Gotta love a girl this talented.  (note foot on the side mirror)








                 



Come on, now.  You know you still honk your horn in a tunnel.





Never had the luxury of stopping when an antique shop or flea market beckoned (think teens in the car moaning and groaning).









My daughter  - Blue Eyed Bride - always said she wanted her wedding at this little church in Point Clear, Alabama, just down the road from the Grand Hotel. That didn't work out, but we still enjoy taking the scenic bypass to see it.
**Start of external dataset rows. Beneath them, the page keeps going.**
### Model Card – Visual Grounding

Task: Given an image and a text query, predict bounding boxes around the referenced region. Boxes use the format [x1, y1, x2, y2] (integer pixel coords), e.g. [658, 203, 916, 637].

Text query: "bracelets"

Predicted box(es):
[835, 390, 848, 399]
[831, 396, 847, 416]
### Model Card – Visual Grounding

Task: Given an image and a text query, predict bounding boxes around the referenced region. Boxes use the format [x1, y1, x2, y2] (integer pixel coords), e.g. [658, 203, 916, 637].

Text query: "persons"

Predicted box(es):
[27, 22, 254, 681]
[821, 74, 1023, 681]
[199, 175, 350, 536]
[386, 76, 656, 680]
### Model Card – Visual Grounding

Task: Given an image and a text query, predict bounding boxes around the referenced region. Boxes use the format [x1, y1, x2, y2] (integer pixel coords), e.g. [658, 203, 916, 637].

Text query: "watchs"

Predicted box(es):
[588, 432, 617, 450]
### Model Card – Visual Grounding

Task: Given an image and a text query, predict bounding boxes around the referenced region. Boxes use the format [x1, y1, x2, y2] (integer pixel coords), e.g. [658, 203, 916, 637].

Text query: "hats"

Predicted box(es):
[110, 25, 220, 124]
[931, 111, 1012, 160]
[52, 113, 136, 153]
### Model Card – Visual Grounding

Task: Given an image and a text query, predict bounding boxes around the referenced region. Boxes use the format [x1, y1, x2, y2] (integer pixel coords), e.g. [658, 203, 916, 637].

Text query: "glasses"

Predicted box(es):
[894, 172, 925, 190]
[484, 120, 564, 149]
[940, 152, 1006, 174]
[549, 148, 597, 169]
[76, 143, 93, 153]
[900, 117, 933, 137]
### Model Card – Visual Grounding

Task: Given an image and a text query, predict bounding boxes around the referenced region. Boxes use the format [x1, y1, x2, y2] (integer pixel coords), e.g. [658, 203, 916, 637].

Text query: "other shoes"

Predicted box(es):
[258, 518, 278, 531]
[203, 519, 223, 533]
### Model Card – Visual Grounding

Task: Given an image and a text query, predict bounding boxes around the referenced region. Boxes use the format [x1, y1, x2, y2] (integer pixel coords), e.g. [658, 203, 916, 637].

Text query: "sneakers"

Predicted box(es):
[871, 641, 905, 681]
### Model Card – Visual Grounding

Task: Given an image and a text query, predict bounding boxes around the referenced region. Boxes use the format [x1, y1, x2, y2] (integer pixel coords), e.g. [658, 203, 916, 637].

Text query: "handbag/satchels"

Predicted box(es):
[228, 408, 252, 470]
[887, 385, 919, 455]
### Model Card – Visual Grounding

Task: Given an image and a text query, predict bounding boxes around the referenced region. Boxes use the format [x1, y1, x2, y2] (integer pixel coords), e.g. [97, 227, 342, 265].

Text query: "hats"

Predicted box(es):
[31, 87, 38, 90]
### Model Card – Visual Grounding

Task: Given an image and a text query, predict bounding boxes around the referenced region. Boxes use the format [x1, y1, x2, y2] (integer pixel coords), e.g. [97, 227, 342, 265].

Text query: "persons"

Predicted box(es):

"Out of the river all ugly and green, Came the biggest old alligator that I've ever seen!" - Grateful Dead (how he got on the ceiling, we'll never know)



So, my friends, I implore you to add an extra day or two onto your trip, when time permits.  The great philosopher Ferris Bueller once said, "Life moves pretty fast. If you don't stop and look around once in a while, you could miss it."


However, when this awaits you at the end of your road trip, you don't want to tarry too long. 



Here's to a week on the Gulf beach and the journey to get here!

The earth is the Lord's, and everything in it, the world, and all who live in it.